TRECHO ▸
****
Com metade do cabelo pintado de louro e onipresença nas redes sociais, Bin Laden é a voz de um tipo de jovem brasileiro que a classe alta — e a mídia musical — muitas vezes escolhe ignorar, que luta não por mudanças políticas, mas pra diversão e zuera sem limites. Ainda assim, seus problemas recentes na obtenção do visto sugerem que há fronteiras que o público norte-americano, ou ao menos as autoridades (Brasil incluso), não estão dispostas a cruzar, não importando a forma humorística com que sejam apresentadas.

Leia: "O Bin Laden está no Brasil e agora é funkeiro"
****
O QUE FAZER ▸
1) Devolva, sem mudar nada, a parte do trecho sobre o Bin Laden que vai de "Com metade do" até "que sejam apresentadas.".
2) De acordo com o trecho, de que cor está pintada metade do cabelo do Bin Laden?
3) Liste todos os grupos que o trecho aponta como quem muitas vezes escolhe ignorar esse tipo de jovem ou como quem não está disposto a cruzar certas fronteiras.
****
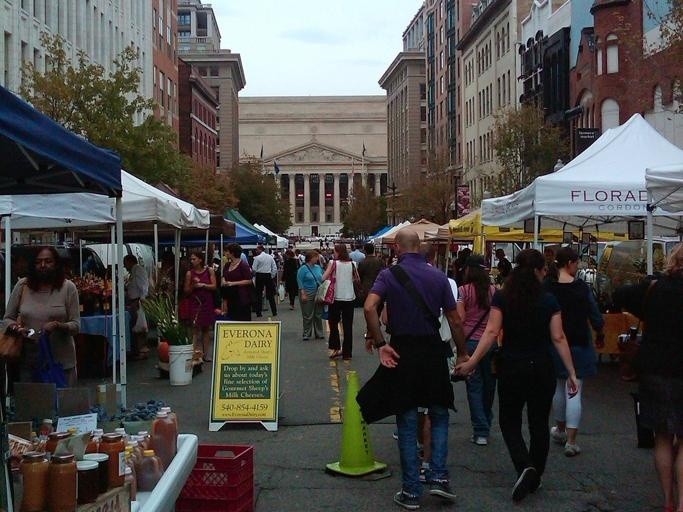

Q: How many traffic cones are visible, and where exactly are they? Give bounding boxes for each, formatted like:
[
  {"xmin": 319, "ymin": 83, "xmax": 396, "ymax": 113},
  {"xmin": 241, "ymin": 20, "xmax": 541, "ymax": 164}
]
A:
[{"xmin": 323, "ymin": 368, "xmax": 387, "ymax": 478}]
****
RESPOSTAS ▸
1)
Com metade do cabelo pintado de louro e onipresença nas redes sociais, Bin Laden é a voz de um tipo de jovem brasileiro que a classe alta — e a mídia musical — muitas vezes escolhe ignorar, que luta não por mudanças políticas, mas pra diversão e zuera sem limites. Ainda assim, seus problemas recentes na obtenção do visto sugerem que há fronteiras que o público norte-americano, ou ao menos as autoridades (Brasil incluso), não estão dispostas a cruzar, não importando a forma humorística com que sejam apresentadas.

2) De louro.

3)
- a classe alta
- a mídia musical
- o público norte-americano
- as autoridades (Brasil incluso)